Probably the greatest British novelist of his generation, Graham
Greene's own story was as strange and compelling as those he told
of Pinkie the Mobster, Harry Lime, or the Whisky Priest. A restless
traveller, he was a witness to many of the key events of modern
history - including the origins of the Vietnam War, the Mau Mau
Rebellion, the betrayal of the double-agent Kim Philby, the rise of
Fidel Castro, and the guerrilla wars of Central America.

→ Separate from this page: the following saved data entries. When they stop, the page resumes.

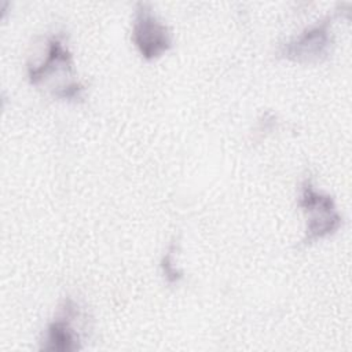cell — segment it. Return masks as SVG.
<instances>
[{
    "instance_id": "cell-1",
    "label": "cell",
    "mask_w": 352,
    "mask_h": 352,
    "mask_svg": "<svg viewBox=\"0 0 352 352\" xmlns=\"http://www.w3.org/2000/svg\"><path fill=\"white\" fill-rule=\"evenodd\" d=\"M297 205L307 217L302 245L324 239L340 230L342 217L337 210L333 197L318 191L311 180L302 182Z\"/></svg>"
},
{
    "instance_id": "cell-2",
    "label": "cell",
    "mask_w": 352,
    "mask_h": 352,
    "mask_svg": "<svg viewBox=\"0 0 352 352\" xmlns=\"http://www.w3.org/2000/svg\"><path fill=\"white\" fill-rule=\"evenodd\" d=\"M131 38L140 56L146 60L161 58L173 44L169 28L155 15L147 3H139L136 6Z\"/></svg>"
},
{
    "instance_id": "cell-3",
    "label": "cell",
    "mask_w": 352,
    "mask_h": 352,
    "mask_svg": "<svg viewBox=\"0 0 352 352\" xmlns=\"http://www.w3.org/2000/svg\"><path fill=\"white\" fill-rule=\"evenodd\" d=\"M331 16L311 25L300 34L282 44L279 55L287 60L297 63H315L326 59L333 47Z\"/></svg>"
},
{
    "instance_id": "cell-4",
    "label": "cell",
    "mask_w": 352,
    "mask_h": 352,
    "mask_svg": "<svg viewBox=\"0 0 352 352\" xmlns=\"http://www.w3.org/2000/svg\"><path fill=\"white\" fill-rule=\"evenodd\" d=\"M81 318L78 304L67 297L59 305L56 316L47 324L41 338V349L55 352H72L82 348L81 334L74 322Z\"/></svg>"
},
{
    "instance_id": "cell-5",
    "label": "cell",
    "mask_w": 352,
    "mask_h": 352,
    "mask_svg": "<svg viewBox=\"0 0 352 352\" xmlns=\"http://www.w3.org/2000/svg\"><path fill=\"white\" fill-rule=\"evenodd\" d=\"M73 74V56L65 44L63 34L56 33L47 41L45 55L36 63H29L28 78L32 85H41L56 77H70Z\"/></svg>"
}]
</instances>
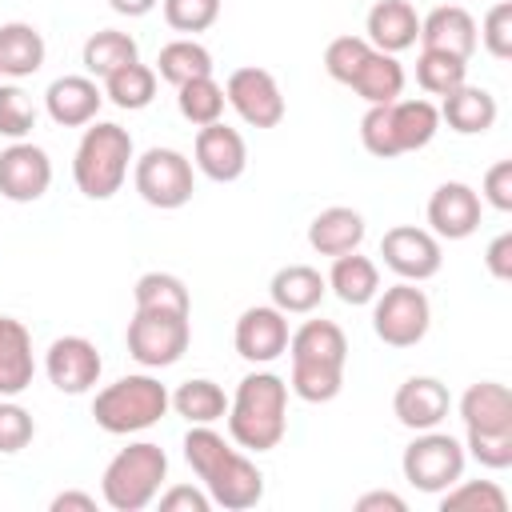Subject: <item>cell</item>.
<instances>
[{"label": "cell", "instance_id": "obj_24", "mask_svg": "<svg viewBox=\"0 0 512 512\" xmlns=\"http://www.w3.org/2000/svg\"><path fill=\"white\" fill-rule=\"evenodd\" d=\"M440 128V108L432 100H392L388 104V132H392V148L396 156L404 152H420L432 144Z\"/></svg>", "mask_w": 512, "mask_h": 512}, {"label": "cell", "instance_id": "obj_13", "mask_svg": "<svg viewBox=\"0 0 512 512\" xmlns=\"http://www.w3.org/2000/svg\"><path fill=\"white\" fill-rule=\"evenodd\" d=\"M380 256H384V264H388L400 280H412V284L432 280V276L440 272V264H444L440 240H436L428 228H416V224H396V228H388L384 240H380Z\"/></svg>", "mask_w": 512, "mask_h": 512}, {"label": "cell", "instance_id": "obj_45", "mask_svg": "<svg viewBox=\"0 0 512 512\" xmlns=\"http://www.w3.org/2000/svg\"><path fill=\"white\" fill-rule=\"evenodd\" d=\"M480 200H488L496 212H512V160H496V164L484 172Z\"/></svg>", "mask_w": 512, "mask_h": 512}, {"label": "cell", "instance_id": "obj_28", "mask_svg": "<svg viewBox=\"0 0 512 512\" xmlns=\"http://www.w3.org/2000/svg\"><path fill=\"white\" fill-rule=\"evenodd\" d=\"M324 280H328V288H332L344 304H352V308L372 304L376 292H380V268H376L368 256H360V248H356V252H344V256H332V272H328Z\"/></svg>", "mask_w": 512, "mask_h": 512}, {"label": "cell", "instance_id": "obj_10", "mask_svg": "<svg viewBox=\"0 0 512 512\" xmlns=\"http://www.w3.org/2000/svg\"><path fill=\"white\" fill-rule=\"evenodd\" d=\"M128 356L140 368H168L188 352L192 324L184 312H140L128 320Z\"/></svg>", "mask_w": 512, "mask_h": 512}, {"label": "cell", "instance_id": "obj_46", "mask_svg": "<svg viewBox=\"0 0 512 512\" xmlns=\"http://www.w3.org/2000/svg\"><path fill=\"white\" fill-rule=\"evenodd\" d=\"M156 500H160L164 512H208V508H212L208 492H204V488H192V484H172V488L160 492Z\"/></svg>", "mask_w": 512, "mask_h": 512}, {"label": "cell", "instance_id": "obj_26", "mask_svg": "<svg viewBox=\"0 0 512 512\" xmlns=\"http://www.w3.org/2000/svg\"><path fill=\"white\" fill-rule=\"evenodd\" d=\"M308 244L320 252V256H344V252H356L364 244V216L356 208H344V204H332L324 212L312 216L308 224Z\"/></svg>", "mask_w": 512, "mask_h": 512}, {"label": "cell", "instance_id": "obj_9", "mask_svg": "<svg viewBox=\"0 0 512 512\" xmlns=\"http://www.w3.org/2000/svg\"><path fill=\"white\" fill-rule=\"evenodd\" d=\"M432 324V304L424 296V288H416L412 280H400L384 292H376L372 300V332L388 344V348H412L428 336Z\"/></svg>", "mask_w": 512, "mask_h": 512}, {"label": "cell", "instance_id": "obj_15", "mask_svg": "<svg viewBox=\"0 0 512 512\" xmlns=\"http://www.w3.org/2000/svg\"><path fill=\"white\" fill-rule=\"evenodd\" d=\"M288 316L276 308V304H256V308H244L240 320H236V352L248 360V364H272L288 352Z\"/></svg>", "mask_w": 512, "mask_h": 512}, {"label": "cell", "instance_id": "obj_33", "mask_svg": "<svg viewBox=\"0 0 512 512\" xmlns=\"http://www.w3.org/2000/svg\"><path fill=\"white\" fill-rule=\"evenodd\" d=\"M168 400H172L176 416H184L188 424H216V420L228 412V396H224V388H220L216 380H204V376L184 380Z\"/></svg>", "mask_w": 512, "mask_h": 512}, {"label": "cell", "instance_id": "obj_49", "mask_svg": "<svg viewBox=\"0 0 512 512\" xmlns=\"http://www.w3.org/2000/svg\"><path fill=\"white\" fill-rule=\"evenodd\" d=\"M68 508L96 512V496H88V492H60V496H52V512H68Z\"/></svg>", "mask_w": 512, "mask_h": 512}, {"label": "cell", "instance_id": "obj_6", "mask_svg": "<svg viewBox=\"0 0 512 512\" xmlns=\"http://www.w3.org/2000/svg\"><path fill=\"white\" fill-rule=\"evenodd\" d=\"M168 408H172L168 388L156 376L136 372V376H120L116 384H108V388L96 392L92 420L108 436H132V432H144V428L160 424V416Z\"/></svg>", "mask_w": 512, "mask_h": 512}, {"label": "cell", "instance_id": "obj_23", "mask_svg": "<svg viewBox=\"0 0 512 512\" xmlns=\"http://www.w3.org/2000/svg\"><path fill=\"white\" fill-rule=\"evenodd\" d=\"M36 376L32 332L16 316H0V396H20Z\"/></svg>", "mask_w": 512, "mask_h": 512}, {"label": "cell", "instance_id": "obj_2", "mask_svg": "<svg viewBox=\"0 0 512 512\" xmlns=\"http://www.w3.org/2000/svg\"><path fill=\"white\" fill-rule=\"evenodd\" d=\"M292 352V376L288 388L308 404H328L344 388V360H348V336L336 320H304L288 336Z\"/></svg>", "mask_w": 512, "mask_h": 512}, {"label": "cell", "instance_id": "obj_14", "mask_svg": "<svg viewBox=\"0 0 512 512\" xmlns=\"http://www.w3.org/2000/svg\"><path fill=\"white\" fill-rule=\"evenodd\" d=\"M52 184V160L32 140H12L0 152V196L12 204H32Z\"/></svg>", "mask_w": 512, "mask_h": 512}, {"label": "cell", "instance_id": "obj_29", "mask_svg": "<svg viewBox=\"0 0 512 512\" xmlns=\"http://www.w3.org/2000/svg\"><path fill=\"white\" fill-rule=\"evenodd\" d=\"M44 36L24 24V20H8L0 24V76H12V80H24L32 72H40L44 64Z\"/></svg>", "mask_w": 512, "mask_h": 512}, {"label": "cell", "instance_id": "obj_38", "mask_svg": "<svg viewBox=\"0 0 512 512\" xmlns=\"http://www.w3.org/2000/svg\"><path fill=\"white\" fill-rule=\"evenodd\" d=\"M464 508H476V512H504L508 508V496L496 480H456L452 488L440 492V512H464Z\"/></svg>", "mask_w": 512, "mask_h": 512}, {"label": "cell", "instance_id": "obj_27", "mask_svg": "<svg viewBox=\"0 0 512 512\" xmlns=\"http://www.w3.org/2000/svg\"><path fill=\"white\" fill-rule=\"evenodd\" d=\"M496 96L488 92V88H476V84H460V88H452L448 96H444V104H440V120L452 128V132H460V136H480V132H488L492 124H496Z\"/></svg>", "mask_w": 512, "mask_h": 512}, {"label": "cell", "instance_id": "obj_41", "mask_svg": "<svg viewBox=\"0 0 512 512\" xmlns=\"http://www.w3.org/2000/svg\"><path fill=\"white\" fill-rule=\"evenodd\" d=\"M36 436V420L24 404H16V396H0V452L12 456L20 448H28Z\"/></svg>", "mask_w": 512, "mask_h": 512}, {"label": "cell", "instance_id": "obj_44", "mask_svg": "<svg viewBox=\"0 0 512 512\" xmlns=\"http://www.w3.org/2000/svg\"><path fill=\"white\" fill-rule=\"evenodd\" d=\"M464 452L484 468L512 464V432H464Z\"/></svg>", "mask_w": 512, "mask_h": 512}, {"label": "cell", "instance_id": "obj_43", "mask_svg": "<svg viewBox=\"0 0 512 512\" xmlns=\"http://www.w3.org/2000/svg\"><path fill=\"white\" fill-rule=\"evenodd\" d=\"M220 16V0H164V20L176 32H204Z\"/></svg>", "mask_w": 512, "mask_h": 512}, {"label": "cell", "instance_id": "obj_8", "mask_svg": "<svg viewBox=\"0 0 512 512\" xmlns=\"http://www.w3.org/2000/svg\"><path fill=\"white\" fill-rule=\"evenodd\" d=\"M132 184H136L140 200L160 208V212L184 208L196 192L192 160L176 148H148L144 156L132 160Z\"/></svg>", "mask_w": 512, "mask_h": 512}, {"label": "cell", "instance_id": "obj_21", "mask_svg": "<svg viewBox=\"0 0 512 512\" xmlns=\"http://www.w3.org/2000/svg\"><path fill=\"white\" fill-rule=\"evenodd\" d=\"M420 44L432 52H448L468 60L476 52V20L460 4H440L420 20Z\"/></svg>", "mask_w": 512, "mask_h": 512}, {"label": "cell", "instance_id": "obj_17", "mask_svg": "<svg viewBox=\"0 0 512 512\" xmlns=\"http://www.w3.org/2000/svg\"><path fill=\"white\" fill-rule=\"evenodd\" d=\"M192 156H196V168L216 180V184H232L244 176L248 168V144L236 128H228L224 120L216 124H204L196 132V144H192Z\"/></svg>", "mask_w": 512, "mask_h": 512}, {"label": "cell", "instance_id": "obj_1", "mask_svg": "<svg viewBox=\"0 0 512 512\" xmlns=\"http://www.w3.org/2000/svg\"><path fill=\"white\" fill-rule=\"evenodd\" d=\"M184 460L196 472V480L204 484L208 500L228 508V512H244L256 508L264 496V472L236 452L212 424H192L184 436Z\"/></svg>", "mask_w": 512, "mask_h": 512}, {"label": "cell", "instance_id": "obj_32", "mask_svg": "<svg viewBox=\"0 0 512 512\" xmlns=\"http://www.w3.org/2000/svg\"><path fill=\"white\" fill-rule=\"evenodd\" d=\"M156 76L168 80L172 88L196 80V76H212V52L192 40V36H180V40H168L156 56Z\"/></svg>", "mask_w": 512, "mask_h": 512}, {"label": "cell", "instance_id": "obj_31", "mask_svg": "<svg viewBox=\"0 0 512 512\" xmlns=\"http://www.w3.org/2000/svg\"><path fill=\"white\" fill-rule=\"evenodd\" d=\"M80 60H84V72H88L92 80H104V76H112L116 68L140 60V48H136V40H132L128 32H120V28H100V32H92V36L84 40Z\"/></svg>", "mask_w": 512, "mask_h": 512}, {"label": "cell", "instance_id": "obj_30", "mask_svg": "<svg viewBox=\"0 0 512 512\" xmlns=\"http://www.w3.org/2000/svg\"><path fill=\"white\" fill-rule=\"evenodd\" d=\"M348 88H352L364 104H392V100H400V92H404V68H400V60H396L392 52H376V48H372Z\"/></svg>", "mask_w": 512, "mask_h": 512}, {"label": "cell", "instance_id": "obj_50", "mask_svg": "<svg viewBox=\"0 0 512 512\" xmlns=\"http://www.w3.org/2000/svg\"><path fill=\"white\" fill-rule=\"evenodd\" d=\"M156 4L160 0H108V8L120 12V16H148Z\"/></svg>", "mask_w": 512, "mask_h": 512}, {"label": "cell", "instance_id": "obj_25", "mask_svg": "<svg viewBox=\"0 0 512 512\" xmlns=\"http://www.w3.org/2000/svg\"><path fill=\"white\" fill-rule=\"evenodd\" d=\"M324 292H328V280L312 264H284L268 284V296L284 316H304L320 308Z\"/></svg>", "mask_w": 512, "mask_h": 512}, {"label": "cell", "instance_id": "obj_40", "mask_svg": "<svg viewBox=\"0 0 512 512\" xmlns=\"http://www.w3.org/2000/svg\"><path fill=\"white\" fill-rule=\"evenodd\" d=\"M372 44L364 36H336L328 40L324 48V72L336 80V84H352V76L360 72V64L368 60Z\"/></svg>", "mask_w": 512, "mask_h": 512}, {"label": "cell", "instance_id": "obj_48", "mask_svg": "<svg viewBox=\"0 0 512 512\" xmlns=\"http://www.w3.org/2000/svg\"><path fill=\"white\" fill-rule=\"evenodd\" d=\"M376 508H388V512H404L408 504H404V496H396V492H364V496L356 500V512H376Z\"/></svg>", "mask_w": 512, "mask_h": 512}, {"label": "cell", "instance_id": "obj_37", "mask_svg": "<svg viewBox=\"0 0 512 512\" xmlns=\"http://www.w3.org/2000/svg\"><path fill=\"white\" fill-rule=\"evenodd\" d=\"M416 84L428 96H448L452 88L468 84V60L448 56V52H432V48H420V56H416Z\"/></svg>", "mask_w": 512, "mask_h": 512}, {"label": "cell", "instance_id": "obj_18", "mask_svg": "<svg viewBox=\"0 0 512 512\" xmlns=\"http://www.w3.org/2000/svg\"><path fill=\"white\" fill-rule=\"evenodd\" d=\"M448 408H452V392H448V384L436 380V376H408V380L396 388V396H392L396 420H400L404 428H412V432L440 428L444 416H448Z\"/></svg>", "mask_w": 512, "mask_h": 512}, {"label": "cell", "instance_id": "obj_47", "mask_svg": "<svg viewBox=\"0 0 512 512\" xmlns=\"http://www.w3.org/2000/svg\"><path fill=\"white\" fill-rule=\"evenodd\" d=\"M484 268H488L496 280H512V232H500V236L488 244Z\"/></svg>", "mask_w": 512, "mask_h": 512}, {"label": "cell", "instance_id": "obj_3", "mask_svg": "<svg viewBox=\"0 0 512 512\" xmlns=\"http://www.w3.org/2000/svg\"><path fill=\"white\" fill-rule=\"evenodd\" d=\"M224 416L232 444L244 452H272L288 432V380L276 372H248Z\"/></svg>", "mask_w": 512, "mask_h": 512}, {"label": "cell", "instance_id": "obj_4", "mask_svg": "<svg viewBox=\"0 0 512 512\" xmlns=\"http://www.w3.org/2000/svg\"><path fill=\"white\" fill-rule=\"evenodd\" d=\"M132 136L128 128L112 124V120H92L76 144L72 156V180L88 200H112L120 192V184L128 180V164H132Z\"/></svg>", "mask_w": 512, "mask_h": 512}, {"label": "cell", "instance_id": "obj_20", "mask_svg": "<svg viewBox=\"0 0 512 512\" xmlns=\"http://www.w3.org/2000/svg\"><path fill=\"white\" fill-rule=\"evenodd\" d=\"M364 40L376 48V52H404L420 40V16L408 0H376L368 8V20H364Z\"/></svg>", "mask_w": 512, "mask_h": 512}, {"label": "cell", "instance_id": "obj_22", "mask_svg": "<svg viewBox=\"0 0 512 512\" xmlns=\"http://www.w3.org/2000/svg\"><path fill=\"white\" fill-rule=\"evenodd\" d=\"M460 420L464 432H512V392L500 380L468 384L460 396Z\"/></svg>", "mask_w": 512, "mask_h": 512}, {"label": "cell", "instance_id": "obj_42", "mask_svg": "<svg viewBox=\"0 0 512 512\" xmlns=\"http://www.w3.org/2000/svg\"><path fill=\"white\" fill-rule=\"evenodd\" d=\"M476 44H484L496 60L512 56V0H496L484 16V24L476 28Z\"/></svg>", "mask_w": 512, "mask_h": 512}, {"label": "cell", "instance_id": "obj_7", "mask_svg": "<svg viewBox=\"0 0 512 512\" xmlns=\"http://www.w3.org/2000/svg\"><path fill=\"white\" fill-rule=\"evenodd\" d=\"M464 460H468V452L452 432L428 428V432H416V440L404 448L400 468H404V480L416 492L440 496L444 488H452L464 476Z\"/></svg>", "mask_w": 512, "mask_h": 512}, {"label": "cell", "instance_id": "obj_35", "mask_svg": "<svg viewBox=\"0 0 512 512\" xmlns=\"http://www.w3.org/2000/svg\"><path fill=\"white\" fill-rule=\"evenodd\" d=\"M132 300L140 312H184L188 316V308H192L184 280L172 272H144L132 288Z\"/></svg>", "mask_w": 512, "mask_h": 512}, {"label": "cell", "instance_id": "obj_36", "mask_svg": "<svg viewBox=\"0 0 512 512\" xmlns=\"http://www.w3.org/2000/svg\"><path fill=\"white\" fill-rule=\"evenodd\" d=\"M224 88L212 80V76H196V80H188V84H180L176 88V108H180V116L188 120V124H196V128H204V124H216L220 116H224Z\"/></svg>", "mask_w": 512, "mask_h": 512}, {"label": "cell", "instance_id": "obj_16", "mask_svg": "<svg viewBox=\"0 0 512 512\" xmlns=\"http://www.w3.org/2000/svg\"><path fill=\"white\" fill-rule=\"evenodd\" d=\"M428 232L436 240H468L480 228V192L464 180H448L428 196Z\"/></svg>", "mask_w": 512, "mask_h": 512}, {"label": "cell", "instance_id": "obj_19", "mask_svg": "<svg viewBox=\"0 0 512 512\" xmlns=\"http://www.w3.org/2000/svg\"><path fill=\"white\" fill-rule=\"evenodd\" d=\"M104 104V88L92 80V76H60L48 84L44 92V108L52 116V124L60 128H84L96 120Z\"/></svg>", "mask_w": 512, "mask_h": 512}, {"label": "cell", "instance_id": "obj_5", "mask_svg": "<svg viewBox=\"0 0 512 512\" xmlns=\"http://www.w3.org/2000/svg\"><path fill=\"white\" fill-rule=\"evenodd\" d=\"M168 480V456L152 440H136L120 448L104 476H100V496L112 512H140L160 496V484Z\"/></svg>", "mask_w": 512, "mask_h": 512}, {"label": "cell", "instance_id": "obj_11", "mask_svg": "<svg viewBox=\"0 0 512 512\" xmlns=\"http://www.w3.org/2000/svg\"><path fill=\"white\" fill-rule=\"evenodd\" d=\"M224 100L236 108V116L248 128H276L284 120V92L268 68L256 64L236 68L224 84Z\"/></svg>", "mask_w": 512, "mask_h": 512}, {"label": "cell", "instance_id": "obj_12", "mask_svg": "<svg viewBox=\"0 0 512 512\" xmlns=\"http://www.w3.org/2000/svg\"><path fill=\"white\" fill-rule=\"evenodd\" d=\"M44 372H48L56 392L84 396L88 388H96V380L104 372V360H100V348L88 336H56L44 352Z\"/></svg>", "mask_w": 512, "mask_h": 512}, {"label": "cell", "instance_id": "obj_39", "mask_svg": "<svg viewBox=\"0 0 512 512\" xmlns=\"http://www.w3.org/2000/svg\"><path fill=\"white\" fill-rule=\"evenodd\" d=\"M36 128V104L20 84H0V136L28 140Z\"/></svg>", "mask_w": 512, "mask_h": 512}, {"label": "cell", "instance_id": "obj_34", "mask_svg": "<svg viewBox=\"0 0 512 512\" xmlns=\"http://www.w3.org/2000/svg\"><path fill=\"white\" fill-rule=\"evenodd\" d=\"M104 96H108L116 108H124V112L148 108L152 96H156V68H148V64H140V60L116 68L112 76H104Z\"/></svg>", "mask_w": 512, "mask_h": 512}]
</instances>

Traumatized as a boy and thought a Judas among his schoolmates,
Greene tried Russian Roulette and attempted suicide. He suffered
from bipolar illness, which caused havoc in his private life as his
marriage failed, and one great love after another suffered
shipwreck, until in his later years he found constancy in a
decidedly unconventional relationship. Often called a Catholic
novelist, his works came to explore the no man's land between
belief and unbelief. A journalist, an MI6 officer, and an unfailing
advocate for human rights, he sought out the inner narratives of
war and politics in dozens of troubled places, and yet he
distrusted nations and armies, believing that true loyalty was a
matter between individuals. A work of wit, insight, and compassion,
this new biography of Graham Greene, the first undertaken in a
generation, responds to the many thousands of pages of lost letters
that have recently come to light and to new memoirs by those who
knew him best. It deals sensitively with questions of private life,
sex, and mental illness; it gives a thorough accounting for the
politics of the places he wrote about; it investigates his
involvement with MI6 and the Cambridge five; above all, it follows
the growth of a writer whose works changed the lives of millions.